Testo estratto:
----

Oltre a tracciare accuratamente il quadro del bilanciamento e dei test adottati nei due paesi relativamente alla questione dell’aborto il volume della Baraggia spazia e tocca anche tematiche più ampie, quali il rapporto giudiziario-legislativo e quello stato federale-unità subterritoriali, le interazioni CEDU – ordinamento statale e i modelli di interpretazione costituzionale.
Il libro si apre con un’attenta introduzione volta ad evidenziare la domanda di ricerca, la metodologia sottesa alla scelta dei casi e i confini dell’analisi.
Il Capitolo I, intitolato “L’aborto come ‘questione costituzionale’”, affresca le principali problematiche in termini di bilanciamento di diritti e delinea il quadro dei due ordinamenti: il caso americano viene individuato come l’apripista della costituzionalizzazione dell’aborto come diritto della donna e il caso irlandese come “eccezione nel panorama europeo” alla legalizzazione dell’aborto. Certamente è peculiare la non scelta dell’ordinamento tedesco come oggetto di comparazione, che viene però giustificata dall’Autrice alla luce della volontà di analizzare due sistemi nettamente contrapposti e – peraltro – sullo stesso paradigma della Repubblica federale tedesca l’Autrice si sofferma al fine di enuclearne le differenze e di evidenziare le motivazioni di tale esclusione. Un cenno avrebbe poi forse meritato anche la situazione italiana in cui il dibattito sempre vivo sugli obiettori di coscienza solleva numerose problematiche in relazione all’accesso all’aborto; sicuramente, però, l’introduzione di ulteriori paragrafi e pagine avrebbe potuto incrinare il buon equilibrio verso cui il volume tende. Non si può, infatti, non apprezzare la sistematicità e specularità che la scelta dei due sistemi permette.
Nel capitolo si introduce inoltre la vexata quaestio di come affrontare i temi eticamente controversi e le questioni maggiormente divisive negli ordinamenti democratici e – ancora una volta – i due modelli appaiono ascrivibili alla categoria dei most different cases hirschleiana: l’ordinamento statunitense sembra aver intrapreso la strada del judicial activism, mentre quello irlandese quella della valorizzazione del potere legislativo.
Il Capitolo II esamina il sistema statunitense ed è interamente dedicato a una analisi dell’evoluzione della giurisprudenza della Corte Suprema in tema di aborto. Partendo dal leading case Roe v. Wade, l’Autrice sviluppa un’indagine minuziosa e attenta della case law della Corte, soffermandosi anche su sentenze spesso non accuratamente valorizzate dalla dottrina ma dall’indubbio interesse. Si procede così ad uno studio diacronico dello sviluppo del test per il bilanciamento dell’aborto con altri diritti, degli standard giurisprudenziali utilizzati e delle sfumature con cui la Corte lascia margini di azione ai legislatori statali: sotto attento vaglio sono esaminate – fra le molte trattate – le decisioni Planned Parenthood v. Danforth, 428 U.S. 52 (1976), Webster v. Reproductive Health Services, 492 U.S. 490 (1989), Planned Parenthood v. Casey, 505 U.S. 833 (1992), Gonzales v. Carhart, 550 U.S. 124 (2007) e Whole Woman’s Health v. Hellerstedt, 579 U.S. (2016).

----

Compito A: Trasforma in un elenco numerato le righe dei record che vanno dalla riga contenente "From the provided" fino all'ultima riga dei record, entrambe incluse. Tralascia le righe vuote.

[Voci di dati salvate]
----

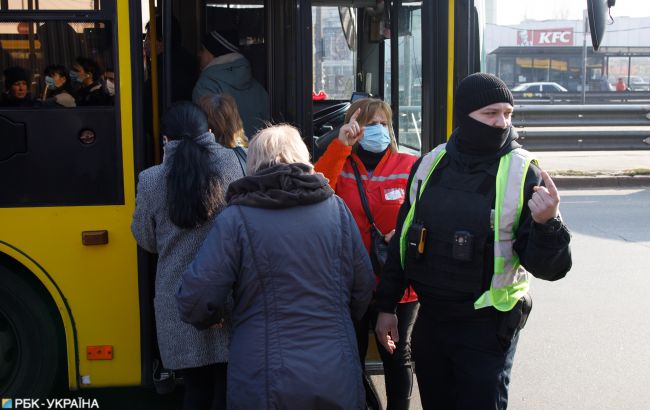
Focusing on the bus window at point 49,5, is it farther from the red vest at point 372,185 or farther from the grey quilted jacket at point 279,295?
the grey quilted jacket at point 279,295

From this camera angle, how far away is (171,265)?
3.44 metres

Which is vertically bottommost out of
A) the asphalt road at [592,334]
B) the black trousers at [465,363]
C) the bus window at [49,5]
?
the asphalt road at [592,334]

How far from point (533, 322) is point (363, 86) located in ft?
7.49

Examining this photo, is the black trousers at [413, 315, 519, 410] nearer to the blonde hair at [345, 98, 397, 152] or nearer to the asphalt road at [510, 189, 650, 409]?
the blonde hair at [345, 98, 397, 152]

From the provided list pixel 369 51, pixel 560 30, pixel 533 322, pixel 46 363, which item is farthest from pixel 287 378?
pixel 560 30

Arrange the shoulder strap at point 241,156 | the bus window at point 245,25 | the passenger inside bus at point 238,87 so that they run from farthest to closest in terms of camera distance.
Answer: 1. the bus window at point 245,25
2. the passenger inside bus at point 238,87
3. the shoulder strap at point 241,156

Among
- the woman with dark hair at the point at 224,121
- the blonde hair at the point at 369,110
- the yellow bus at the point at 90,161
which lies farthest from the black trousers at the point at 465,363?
A: the yellow bus at the point at 90,161

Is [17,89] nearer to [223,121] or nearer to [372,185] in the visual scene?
[223,121]

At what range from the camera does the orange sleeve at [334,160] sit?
12.4ft

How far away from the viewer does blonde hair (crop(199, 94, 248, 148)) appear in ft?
12.6

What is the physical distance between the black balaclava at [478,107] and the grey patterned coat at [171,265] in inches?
41.1

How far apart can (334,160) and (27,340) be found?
1.77m

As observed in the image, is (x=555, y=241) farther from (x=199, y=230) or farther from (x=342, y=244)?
(x=199, y=230)

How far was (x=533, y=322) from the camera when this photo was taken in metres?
6.42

----

Compito B: Riporta senza modifiche il passo della recensione che va da "Oltre a tracciare" fino a "di interpretazione costituzionale.", compreso.

Soluzione completa A:
1. From the provided list pixel 369 51, pixel 560 30, pixel 533 322, pixel 46 363, which item is farthest from pixel 287 378?
2. pixel 560 30
3. Arrange the shoulder strap at point 241,156 | the bus window at point 245,25 | the passenger inside bus at point 238,87 so that they run from farthest to closest in terms of camera distance.
4. Answer: 1. the bus window at point 245,25
5. 2. the passenger inside bus at point 238,87
6. 3. the shoulder strap at point 241,156
7. Among
8. - the woman with dark hair at the point at 224,121
9. - the blonde hair at the point at 369,110
10. - the yellow bus at the point at 90,161
11. which lies farthest from the black trousers at the point at 465,363?
12. A: the yellow bus at the point at 90,161
13. Is [17,89] nearer to [223,121] or nearer to [372,185] in the visual scene?
14. [223,121]
15. At what range from the camera does the orange sleeve at [334,160] sit?
16. 12.4ft
17. How far away from the viewer does blonde hair (crop(199, 94, 248, 148)) appear in ft?
18. 12.6
19. What is the physical distance between the black balaclava at [478,107] and the grey patterned coat at [171,265] in inches?
20. 41.1
21. How far apart can (334,160) and (27,340) be found?
22. 1.77m
23. As observed in the image, is (x=555, y=241) farther from (x=199, y=230) or farther from (x=342, y=244)?
24. (x=199, y=230)
25. How far was (x=533, y=322) from the camera when this photo was taken in metres?
26. 6.42

Soluzione completa B:
Oltre a tracciare accuratamente il quadro del bilanciamento e dei test adottati nei due paesi relativamente alla questione dell’aborto il volume della Baraggia spazia e tocca anche tematiche più ampie, quali il rapporto giudiziario-legislativo e quello stato federale-unità subterritoriali, le interazioni CEDU – ordinamento statale e i modelli di interpretazione costituzionale.